- [MATERIAL SUPPLIED]
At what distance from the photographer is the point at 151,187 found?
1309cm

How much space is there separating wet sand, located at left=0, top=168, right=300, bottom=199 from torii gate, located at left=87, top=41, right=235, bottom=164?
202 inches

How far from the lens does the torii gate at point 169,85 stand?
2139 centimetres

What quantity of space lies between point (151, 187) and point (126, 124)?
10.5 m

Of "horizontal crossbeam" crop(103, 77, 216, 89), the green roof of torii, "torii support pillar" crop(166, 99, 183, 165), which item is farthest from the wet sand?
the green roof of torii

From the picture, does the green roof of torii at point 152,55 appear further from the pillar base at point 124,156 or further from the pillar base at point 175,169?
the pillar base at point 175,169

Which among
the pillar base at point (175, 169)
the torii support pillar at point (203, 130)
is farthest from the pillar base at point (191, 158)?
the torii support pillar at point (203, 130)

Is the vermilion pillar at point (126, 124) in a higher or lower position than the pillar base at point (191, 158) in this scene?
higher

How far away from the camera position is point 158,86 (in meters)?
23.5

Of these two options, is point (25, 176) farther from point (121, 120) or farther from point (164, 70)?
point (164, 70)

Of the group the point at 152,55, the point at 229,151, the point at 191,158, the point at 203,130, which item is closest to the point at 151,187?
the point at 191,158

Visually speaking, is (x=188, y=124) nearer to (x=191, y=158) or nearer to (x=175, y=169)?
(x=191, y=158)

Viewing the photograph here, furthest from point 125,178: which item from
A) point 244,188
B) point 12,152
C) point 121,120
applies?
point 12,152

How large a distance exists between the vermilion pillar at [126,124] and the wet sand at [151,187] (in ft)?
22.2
---
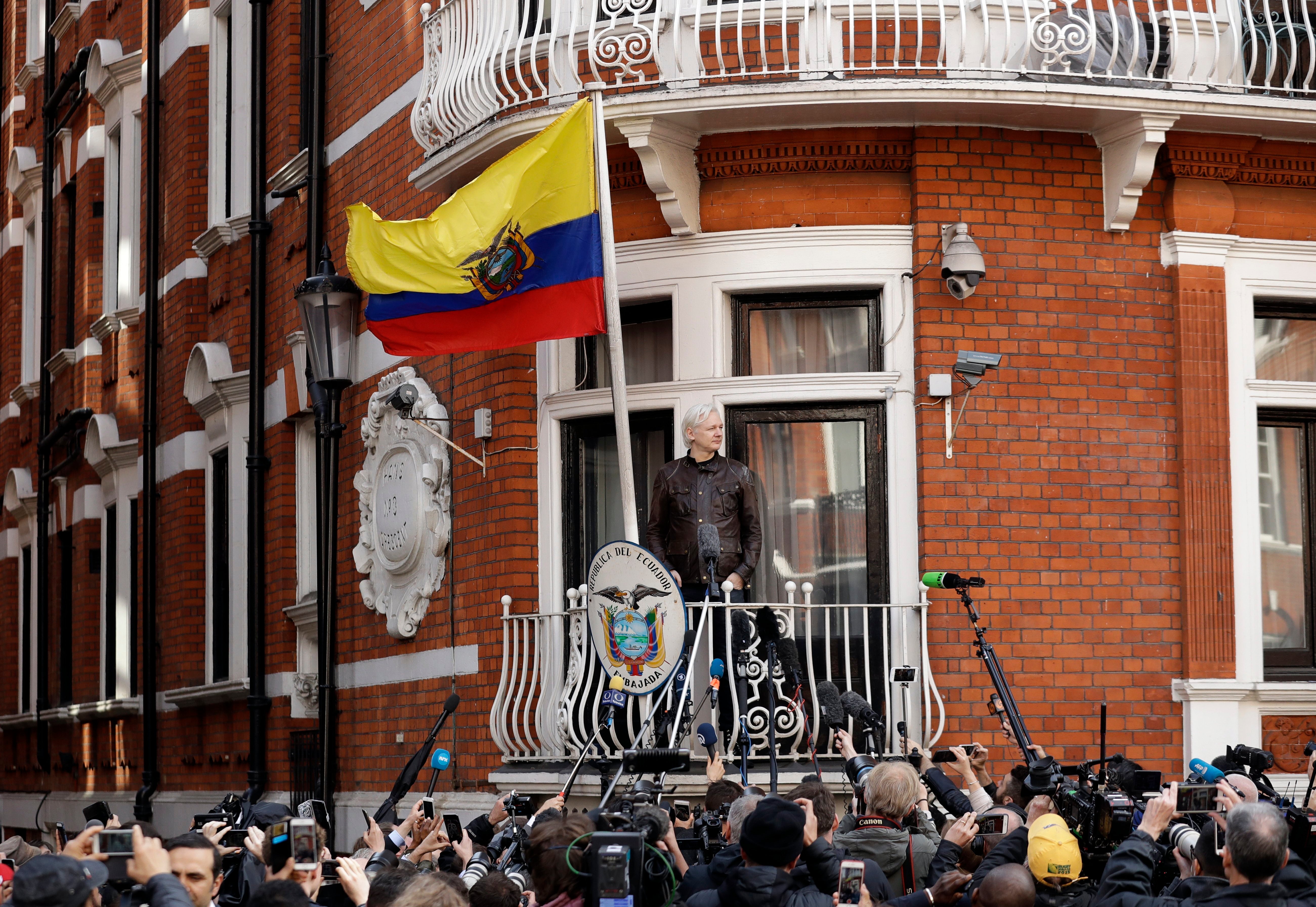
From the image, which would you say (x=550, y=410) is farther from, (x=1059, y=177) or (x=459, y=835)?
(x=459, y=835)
---
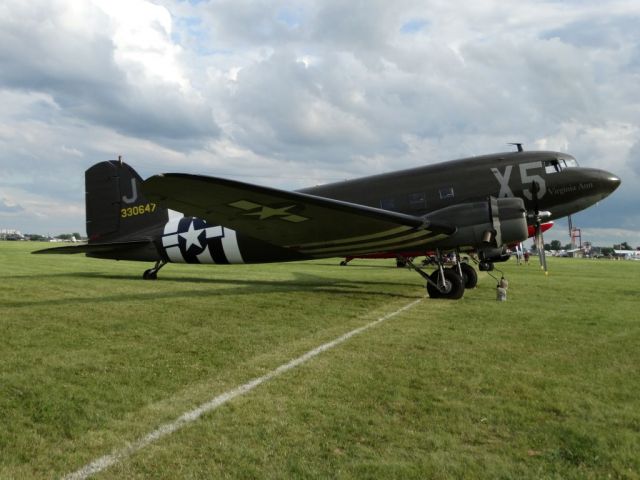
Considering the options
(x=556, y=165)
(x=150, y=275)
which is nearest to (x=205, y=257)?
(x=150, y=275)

- [WORK TO BE COMPLETED]
Pick out every line in the records above that contains the string "distance", matching case exactly, and copy each of those lines.

- [FINISHED EXERCISE]
At what distance from the photographer is the point at 151,187 found?
How large a distance exists between the vermilion pillar at [126,124] and the wet sand at [151,187] (in ft)?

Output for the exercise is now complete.